Kendi örgütlerinden kopan, ya da sosyalizm ütopyasını yitiren bu kişiler, inanca duyulan ihtiyaçtan çok sosyal ve siyasal aktiviteden kopmama amacıyla Alevi hareketleri ile ilişkilenmişlerdir. Bu kesim, otantik Aleviliği savunan ve yaşayan toplum kesimlerini, feodal, gerici, ilkel diyerek itibarsızlaştırmak istemiştir. Ocax sisteminin dağıtılması, Pîrlik kurumunun işlevsiz kalması nedeni ile kentli Aleviliğe öncülük eden Alevi aydınları, Alevi inancı ve inanç değerlerini dönemin hakikati ile güncelleyerek buluşturmak ve tekçi ulus devletle hesaplaşmak yerine, iktidarın inancı inkârı önüne geçme çalışmalarıyla yetinmektedirler. Otantik Aleviliğin tarihsel hakikati, inancın ahlaki ve politik değerleri, onlar için önemli olmamaktadır. Madımak katliam anması, Alevi köylerine cami yapılmaması, Diyanet İşleri Başkanlığı ve mecburi din derslerinin kaldırılması, cem evlerine statü verilmesi konularıyla Alevi kolektif kimliğini oluşturma, Sünni İslam karşıtlığı üzerinden kendisini örgütleme arayışındadırlar. Geleneksel otantik inanç değerleri ile kendisini toplumsallaştıracağına, İktidar İslam’ın kamusal alanda yaygın ve güçlü pozisyonu ile oluşan ciddi tehdit algısı karşısında kentli Alevilik, kendisini Sünni karşıtlığında konumlandırmış, tüm motivasyonunu buna indirgemiş durumdadır. Devletin kültürel soykırım politikalarına karşı çıkacağına, iktidar İslam’ın kuşatıcılığına itiraz edip mücadele edeceğine, aynı mahallede ve aynı kentte yaşadığı Sünni İslam’ a inanmış bireylere ve topluluklara mesafe koyarak, demokrasi asgari müştereğinden uzak durmaktadır.

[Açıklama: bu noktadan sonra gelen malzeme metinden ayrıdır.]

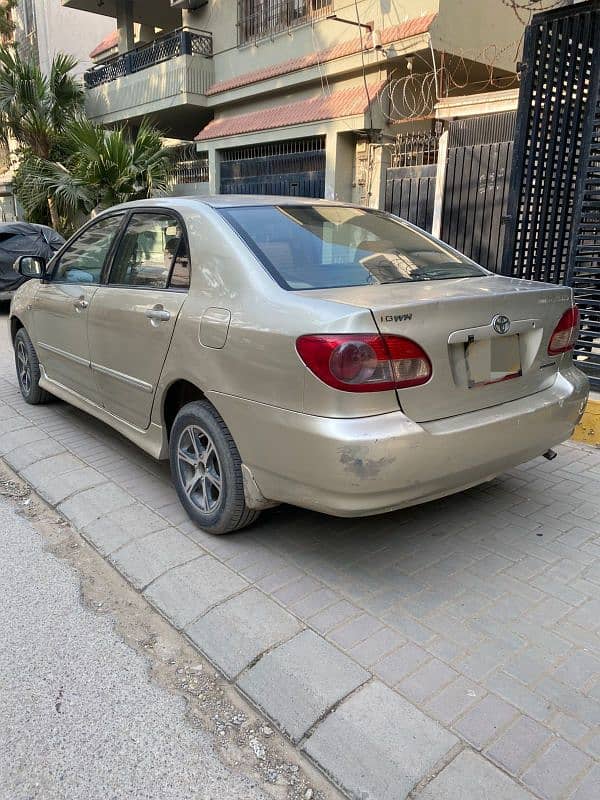 Toyota Corolla Altis 2006 4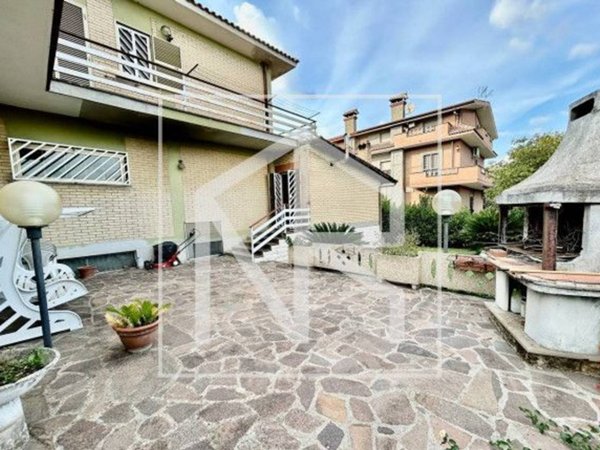 casa indipendente in vendita a Roma in zona Colle Monfortani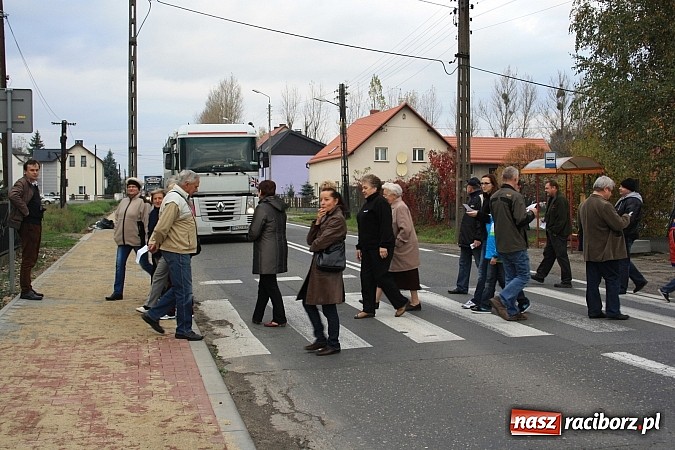 Zdjęcie w galerii na portalu naszraciborz.pl: Mieszkańcy Studziennej blokowali DK 45 na ul. Bogumińskiej wiadomości z regionu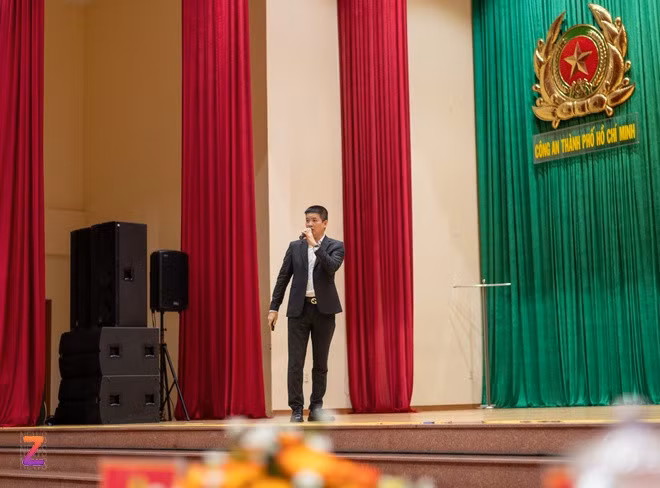 Ông Phan Đức Trung, Phó chủ tịch thường trực VBA tại tọa đàm. Ảnh: Hùng Phi.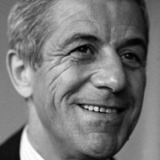 Zbigniew Zapasiewicz — Wiktor Lewen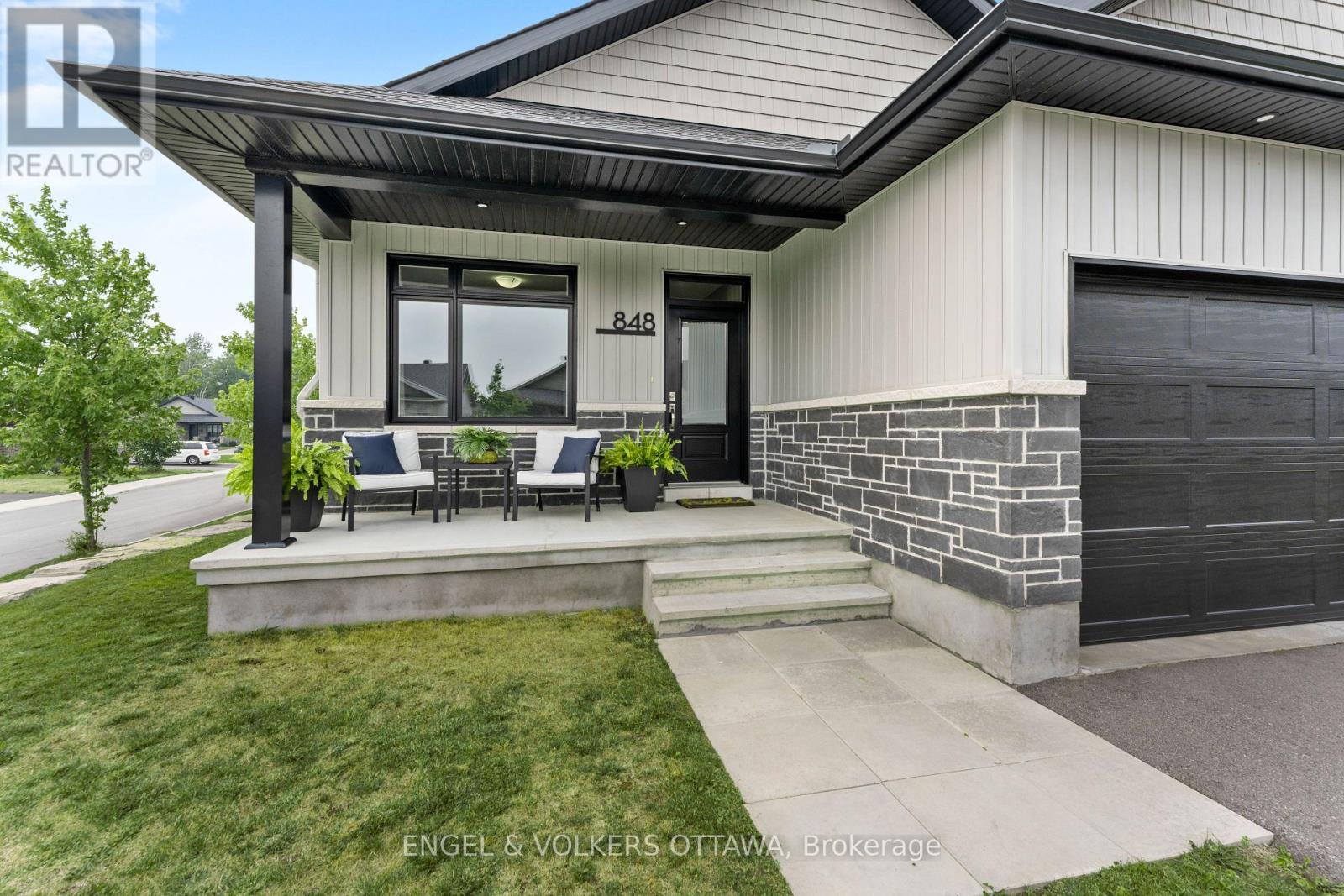 848 Reaume Street, Mississippi Mills, Ontario  K0A 1A0 - Photo 4 - X12322923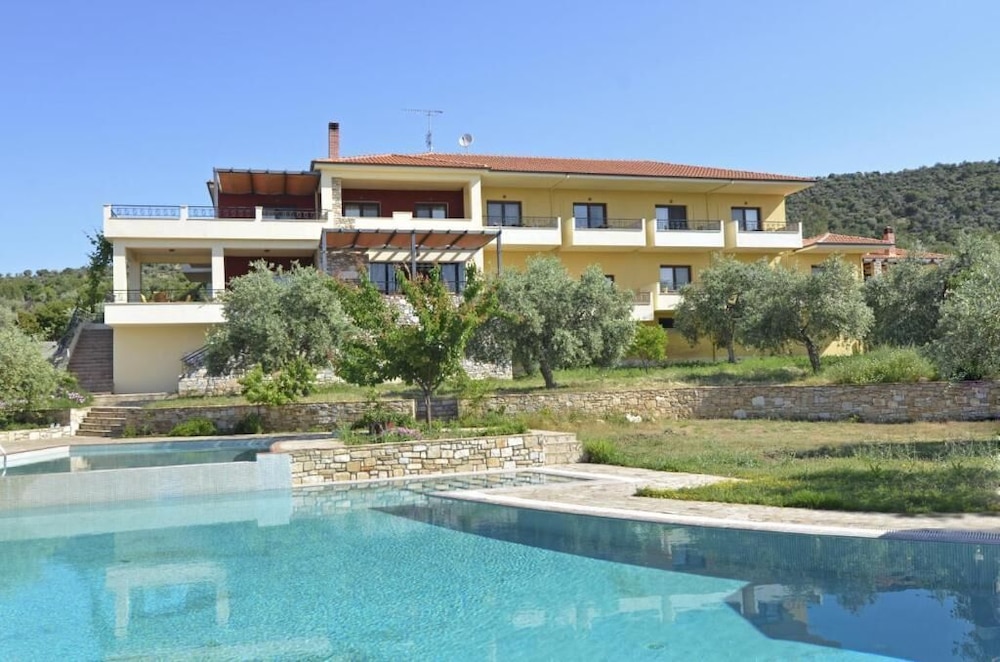 Moonbeam Hotel - carbon neutral hotel in Thasos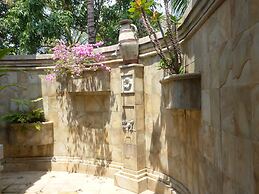 Gunung Paradis Retreat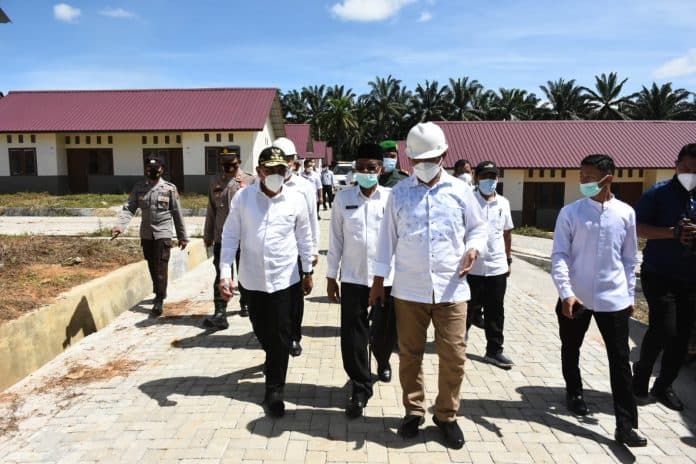 gubsu_minta_pemkab_madina_pindahkan_warga_korban_banjir_bandang_dari_bantaran_sungai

Kentli Alevilik, tarihsel referanslarına atıf yapmak yerine, Sünni İslam değerleri ve kurumlarının karşıtlığı üzerinden kendisini tanımlamaktadır. Enerjisini ve duyarlılığını, Sünni çoğunluğun en temel haklarını gasp ettiği argümanını dillendirmekle yetinmektedir. Kentli Alevilik, devlet ve iktidar dışılığı esas alacağına, devlete ve iktidara eklemlenmenin, devletin Aleviliği tanımasını hayati konu olarak görmektedir. Kentli Alevi hareketi, Alevilik aidiyetinin şekillenmesinde dinsel referanslara vurgu yapmakta, İslam olmakla olmamak arasındaki dindarlığı Alevilere dayatmaktadır.

Cem’in ibadet, cem evinin ise ibadethane olarak kabul edilmesi yolunda mücadele ederken, Cem’in ve Ocax’ın Alevi toplumsallığının devlet ve iktidar dışı misyonunu yadsımakta, Semah’ı ve Cem’i görsel seremoniye dönüştürerek içini boşaltmaktadır. Anlaşılacağı üzere kentli Alevilikte sekülerleşme ve dindarlaşma iç içe aynı anda yaşanan ve giderek tüm Alevileri kapsayan bir paradoksa dönüşmektedir. Bir yandan otantik Alevilik ile Kentli Alevilik arasında, diğer yandan da kentli Alevilik içinde yaşanan sekülerleşme ve dindarlaşma arasındaki çelişkilerin üstesinden Aleviler gelmek zorundadır. İnancın geleceğini dönemin hakikatine uygun geliştireceğimiz doğru yaklaşım belirleyecektir. 

Bu anlamda Alevi hareketi, siyasi ve kültürel alandaki mücadelenin paralelinde, inancın tarihsel hakikatini aydınlatma, inancın ahlaki ve politik değerlerini toplumsallaştırma mücadelesini yürütebilirse, inancın yaşatılması ve sürdürülmesi mümkün olur. Alevilik, ya geleneksel tarihsel hakikatini ve inanç değerlerini günümüz koşullarına ve hayatın gereklerine göre yeniden güncelleyecek ve dönemin hakikati ile buluşarak hayat bulacaktır. Ya da inanç hakikati ile arasına mesafe koymada ısrar ederek, kendi hakikatine yabancılaşarak başka bir şeye dönüşecektir.